Teleskop ACT yang terletak di puncak gunung di Gurun Atacama, Chile

Estimasi terbaru ini cocok dengan penghitungan melalui model alam semesta standar dan metode analisa usia cahaya yang pernah dilakukan melalui satelit Planck milik Badan Antariksa Eropa (ESA).

Kesepakatan ini lantas mengubah alur debat yang sedang berlangsung dalam komunitas astrofisika.

Pada tahun 2019, sebuah kelompok riset yang mengukur pergerakan galaksi di alam semesta, memperkirakan bahwa usia alam semesta adalah ratusan miliar tahun lebih muda daripada yang diperkirakan oleh tim riset Planck. Perbedaan itu meyakinkan komunitas astrofisika untuk memperbarui pemodelan alam semesta. Selain itu, ada kekhawatiran terbaru bahwa salah satu alat ukur astronomi yang selama ini digunakan keliru.

Sebagian dari citra cahaya tertua di alam semesta yang bernama cosmic microwave background (Atacama Cosmology Telescope)

Dalam komentarnya, Simone Aiola yang bekerja sebagai periset di Pusat Komputasi Astrofisika dari Flatiron Institute, berkata bahwa pengamatan di Chile menunjukkan keserasian antara analisa Planck dan ACT. Lebih-lebih, hal ini menunjukkan bahwa "kedua pengukuran tersebut bisa dipercaya."
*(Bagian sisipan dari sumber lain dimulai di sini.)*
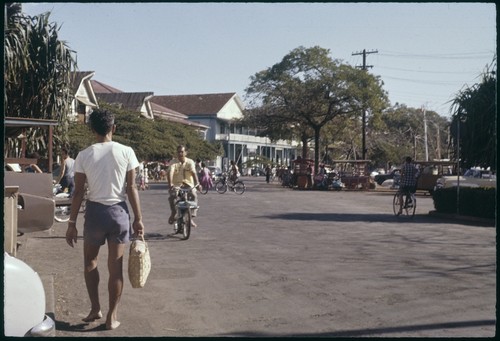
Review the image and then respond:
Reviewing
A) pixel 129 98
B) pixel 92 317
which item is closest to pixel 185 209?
pixel 92 317

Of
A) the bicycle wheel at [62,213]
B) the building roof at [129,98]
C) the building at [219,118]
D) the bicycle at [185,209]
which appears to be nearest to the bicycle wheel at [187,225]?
the bicycle at [185,209]

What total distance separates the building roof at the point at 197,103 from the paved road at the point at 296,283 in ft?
201

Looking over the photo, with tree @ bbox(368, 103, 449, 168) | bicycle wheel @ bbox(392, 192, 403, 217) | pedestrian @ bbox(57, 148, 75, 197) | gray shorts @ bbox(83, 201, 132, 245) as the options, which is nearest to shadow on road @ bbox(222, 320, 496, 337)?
gray shorts @ bbox(83, 201, 132, 245)

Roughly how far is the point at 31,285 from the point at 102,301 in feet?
8.12

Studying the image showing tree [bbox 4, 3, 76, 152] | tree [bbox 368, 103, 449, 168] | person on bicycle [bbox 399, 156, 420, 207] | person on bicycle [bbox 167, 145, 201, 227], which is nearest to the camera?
person on bicycle [bbox 167, 145, 201, 227]

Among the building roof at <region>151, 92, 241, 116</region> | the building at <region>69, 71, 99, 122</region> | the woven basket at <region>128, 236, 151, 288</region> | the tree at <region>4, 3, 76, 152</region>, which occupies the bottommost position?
the woven basket at <region>128, 236, 151, 288</region>

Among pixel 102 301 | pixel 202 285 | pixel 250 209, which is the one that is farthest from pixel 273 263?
pixel 250 209

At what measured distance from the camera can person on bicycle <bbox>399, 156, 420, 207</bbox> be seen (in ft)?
57.6

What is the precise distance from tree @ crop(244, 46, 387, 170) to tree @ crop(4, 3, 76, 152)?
2535 cm

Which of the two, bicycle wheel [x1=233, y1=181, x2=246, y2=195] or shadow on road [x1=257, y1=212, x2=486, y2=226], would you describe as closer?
shadow on road [x1=257, y1=212, x2=486, y2=226]

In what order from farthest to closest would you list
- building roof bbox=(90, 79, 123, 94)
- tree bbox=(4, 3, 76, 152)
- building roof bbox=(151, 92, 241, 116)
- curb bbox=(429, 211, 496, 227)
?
building roof bbox=(151, 92, 241, 116), building roof bbox=(90, 79, 123, 94), curb bbox=(429, 211, 496, 227), tree bbox=(4, 3, 76, 152)

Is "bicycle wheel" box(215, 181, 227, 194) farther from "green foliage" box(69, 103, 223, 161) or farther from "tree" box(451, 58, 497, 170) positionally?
"tree" box(451, 58, 497, 170)

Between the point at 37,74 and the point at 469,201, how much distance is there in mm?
11409

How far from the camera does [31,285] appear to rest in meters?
4.33
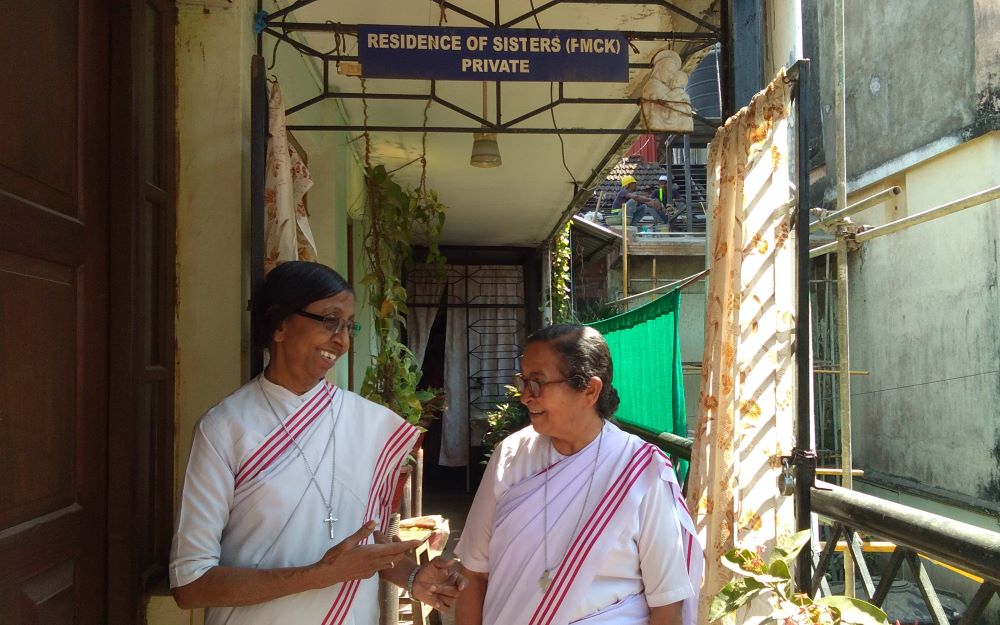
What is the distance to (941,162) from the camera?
7.23 m

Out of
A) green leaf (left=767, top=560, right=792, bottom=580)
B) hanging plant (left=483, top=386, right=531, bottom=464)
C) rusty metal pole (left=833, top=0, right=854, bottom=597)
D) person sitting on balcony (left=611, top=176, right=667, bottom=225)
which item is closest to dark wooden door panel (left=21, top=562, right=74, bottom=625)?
green leaf (left=767, top=560, right=792, bottom=580)

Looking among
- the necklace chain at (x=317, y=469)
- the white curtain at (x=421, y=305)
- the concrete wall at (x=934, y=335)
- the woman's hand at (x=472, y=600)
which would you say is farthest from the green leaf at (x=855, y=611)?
the white curtain at (x=421, y=305)

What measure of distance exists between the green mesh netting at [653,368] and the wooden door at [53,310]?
315cm

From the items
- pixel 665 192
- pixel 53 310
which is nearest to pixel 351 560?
pixel 53 310

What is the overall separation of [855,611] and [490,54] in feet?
6.52

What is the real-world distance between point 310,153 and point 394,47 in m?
1.63

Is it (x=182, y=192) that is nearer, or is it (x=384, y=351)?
(x=182, y=192)

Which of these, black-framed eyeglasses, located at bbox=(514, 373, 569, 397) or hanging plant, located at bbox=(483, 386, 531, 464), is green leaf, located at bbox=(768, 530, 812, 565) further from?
hanging plant, located at bbox=(483, 386, 531, 464)

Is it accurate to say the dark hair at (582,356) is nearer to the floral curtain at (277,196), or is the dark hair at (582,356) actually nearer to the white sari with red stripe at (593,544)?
the white sari with red stripe at (593,544)

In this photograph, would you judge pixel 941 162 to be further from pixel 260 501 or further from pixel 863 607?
pixel 260 501

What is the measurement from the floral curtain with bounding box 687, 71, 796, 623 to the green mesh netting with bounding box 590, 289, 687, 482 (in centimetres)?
180

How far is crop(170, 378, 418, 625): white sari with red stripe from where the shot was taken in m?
1.48

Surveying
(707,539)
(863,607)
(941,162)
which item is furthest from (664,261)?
(863,607)

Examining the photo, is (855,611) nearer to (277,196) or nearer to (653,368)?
(277,196)
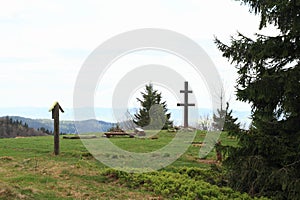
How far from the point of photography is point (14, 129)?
31469mm

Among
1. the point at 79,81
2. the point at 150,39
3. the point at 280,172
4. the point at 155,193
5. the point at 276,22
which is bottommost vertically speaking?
the point at 155,193

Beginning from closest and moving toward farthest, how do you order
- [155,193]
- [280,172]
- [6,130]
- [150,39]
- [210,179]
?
[280,172]
[155,193]
[210,179]
[150,39]
[6,130]

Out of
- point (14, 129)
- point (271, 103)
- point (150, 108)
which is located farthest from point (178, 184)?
point (150, 108)

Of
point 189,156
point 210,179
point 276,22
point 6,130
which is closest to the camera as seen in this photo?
point 276,22

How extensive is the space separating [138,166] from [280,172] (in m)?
4.99

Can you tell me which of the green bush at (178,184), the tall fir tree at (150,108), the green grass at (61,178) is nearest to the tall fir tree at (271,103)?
the green bush at (178,184)

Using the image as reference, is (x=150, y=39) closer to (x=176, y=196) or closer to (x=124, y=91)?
(x=124, y=91)

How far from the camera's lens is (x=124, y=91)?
14727 millimetres

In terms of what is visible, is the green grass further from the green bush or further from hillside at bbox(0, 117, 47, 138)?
hillside at bbox(0, 117, 47, 138)

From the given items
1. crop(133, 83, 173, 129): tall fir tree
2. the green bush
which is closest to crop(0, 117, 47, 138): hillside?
crop(133, 83, 173, 129): tall fir tree

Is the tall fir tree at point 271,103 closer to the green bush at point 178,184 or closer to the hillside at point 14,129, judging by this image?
the green bush at point 178,184

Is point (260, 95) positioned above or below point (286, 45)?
below

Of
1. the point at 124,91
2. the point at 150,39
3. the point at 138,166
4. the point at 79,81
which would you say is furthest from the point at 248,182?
the point at 124,91

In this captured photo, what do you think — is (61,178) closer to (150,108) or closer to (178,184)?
(178,184)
Sementara peneliti lain dari Universitas Cornell, Steve Choi, mengaku bahwa penemuan terbaru dari teleskop ACT "menambah rasa yakin kita pada pengukuran cahaya paling tua dalam alam semesta."

Namun, meski telah terjadi kesepakatan antara dua institut astrofisika ternama, masih ada kekhawatiran akan adanya peristiwa fisika yang tak diketahui para peneliti.

Seperti dilakukan melalui satelit Planck, tim ACT mengamati sisa berkas cahaya yang tersisa dari fenomena Big Bang. Namun, alih-alih muncul sejak cikal-bakal alam semesta, cahaya yang dikenal dengan nama cosmic microwave background ini baru muncul 380.000 tahun setelah lahirnya alam semesta, yaitu ketika elemen proton dan elektron bergabung untuk menciptakan atom yang pertama dalam alam semesta. Sebelum periode waktu tersebut, tatanan kosmos tidak tersentuh cahaya dan menjadi misteri. Padahal, bagian ini penting untuk melengkapi gambaran utuh mengenai usia alam semesta.

Satu hal yang dilakukan untuk menemukan ‘puzzle yang hilang’ itu adalah menghitung jarak yang ditempuh cahaya cosmic microwave background menuju ke Bumi. Hal ini sangat sulit dilakukan. Namun, para peneliti menemukan satu cara untuk mengukurnya.

Yang dilakukan oleh para peneliti adalah memilih dua obyek di alam semesta, yang jaraknya mereka pahami secara pasti. Lalu, mereka akan mengukur jarak kedua benda itu terhadap Bumi, sehingga terbentuk suatu bidang segitiga kosmik. Rumus pythagoras yang dipelajari di bangku SMP akan membantu para peneliti menjawab pertanyaan sulit itu.

Keberhasilan tim ACT dalam melakukan pengamatan astronomi memberi gambaran yang lebih jelas tentang cahaya cosmic microwave background dan juga pemahaman yang lebih pasti mengenai umur alam semesta.

Setelah ini, tim penelitian ACT akan mempelajari fenomena fisika yang selama ini dianggap berbeda dari model kosmologi yang sudah ada. Konsep fisika yang terakhir ini yang dianggap akan menyelesaikan perbantahan di kalangan komunitas astrofisika.

"Kami akan terus mengamati separuh langit dari Chile, menggunakan teleskop kami. Dengan makin presisinya alat kami, kami makin terdorong untuk mengatasi perdebatan yang saat ini sedang berlangsung," kata Mark Devlin, wakil direktur tim ACT dan profesor astronomi dan astrofisika di Universitas Pennsylvania.